Não
há tempo a perder.
As
cenas iniciais de fuga desesperada do traficante perseguido pelo polícia Hamid
(Houman Kiai) terminam de modo brutal. Será uma das histórias que fará correr
ainda mais o incorruptível Samad (Payman Maadi) buscando provas e colocando
questões ao juiz (Farhad Aslani), tentando desenrolar o novelo da lei iraniana
que condena à morte tanto o maior traficante como o mais insignificante.

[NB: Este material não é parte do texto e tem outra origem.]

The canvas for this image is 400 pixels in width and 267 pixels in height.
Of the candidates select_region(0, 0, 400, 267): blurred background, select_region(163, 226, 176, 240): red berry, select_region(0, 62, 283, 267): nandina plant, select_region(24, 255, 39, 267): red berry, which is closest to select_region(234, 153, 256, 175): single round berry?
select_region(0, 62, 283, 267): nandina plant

Pelo meio, vai
ficando a queda do procurado dealer Naser Khakzad (Navid Mohammadzadeh) que se
deita calçado, não consegue dormir sem comprimidos, protege a família com unhas
e dentes e é traído pela ex-namorada lavada em lágrimas, Elham (Parinaz
Izadyar).
Tudo
o resto é a excepcional encenação cinematográfica sustentando esse número incompreensível
que dá o título internacional ao filme: «Just 6,5»! São 6,5 milhões de
iranianos envolvidos na síntese, no tráfico e no consumo de droga.
Este
diabólico thriller de acção surge
como uma verdadeira ópera onde o coro imenso e miserável de centenas de drogados
famintos fazem de regra e contra-regra, num palco sumptuoso apesar de exíguo, ao
ininterrupto diálogo dos actores que se iludem perseguindo uma verdade que
dificilmente sairá vencedora. Esses famélicos não são actores, são mesmo os desesperados
iranianos que a droga e a sua lei remete para o esgoto da cidade.
Não
há mesmo tempo a perder. Não podemos deixar de seguir o diálogo imparável e os
cenários de cores, tons e padrões magníficos. Mas profundamente tristes. Também
o sentido operático vem daí, desse subterrâneo ímpar, sujo, esventrado.
E
como consegue o realizador, sobre tudo isto, ainda colocar o ridículo irónico,
que faz sorrir ante o climax final, tão soturno quanto medonho?
Não
há tempo a perder porque devemos tudo olhar (já que não somos falantes de
iraniano).
Aqui,
não temos mesmo tempo a perder porque não podemos desviar a consciência do olhar.
Um filme imprescindível.
Um filme belo que me ficará na memória, junto do coração, como aqueles outros vindos
do grande cinema do Irão: «Close Up» e «Shirin» de Abbas Kiarostami (1990, 2008),
«O Círculo» e «Taxi» de Jafar Panahi (2003, 2015) ou «Uma Separação» de Asghar
Farhadi (2011).
jef,
junho 2022
«A
Lei de Teerão» (Metri Shesh Va Nim / Just 6.5) de Saeed Roustayi. Com Payman
Maadi, Navid Mohammadzadeh, Parinaz Izadyar, Farhad Aslani, Houman Kiai, Maziar
Seyedi, Ali Bagheri, Marjan Ghamari, Yusef Khosravi, Amir Hossein Mirchi, Mehdi
Hoseini-nia, Giti Ghasemi, Asghar Piran, Mohammad Ali Mohammadi, Peyman
Ghasemzadeh, Javad Pourheidari. Argumento: Saeed Roustayi. Produção:
Seyed Jamal Sadatian, Arastoo Sohrabinya, Mohammad Sadegh Ranjkeshan. Fotografia:
Hooman Behmanesh. Música: Peyman Yazdanian. Irão, 2019, Cores, 135 min.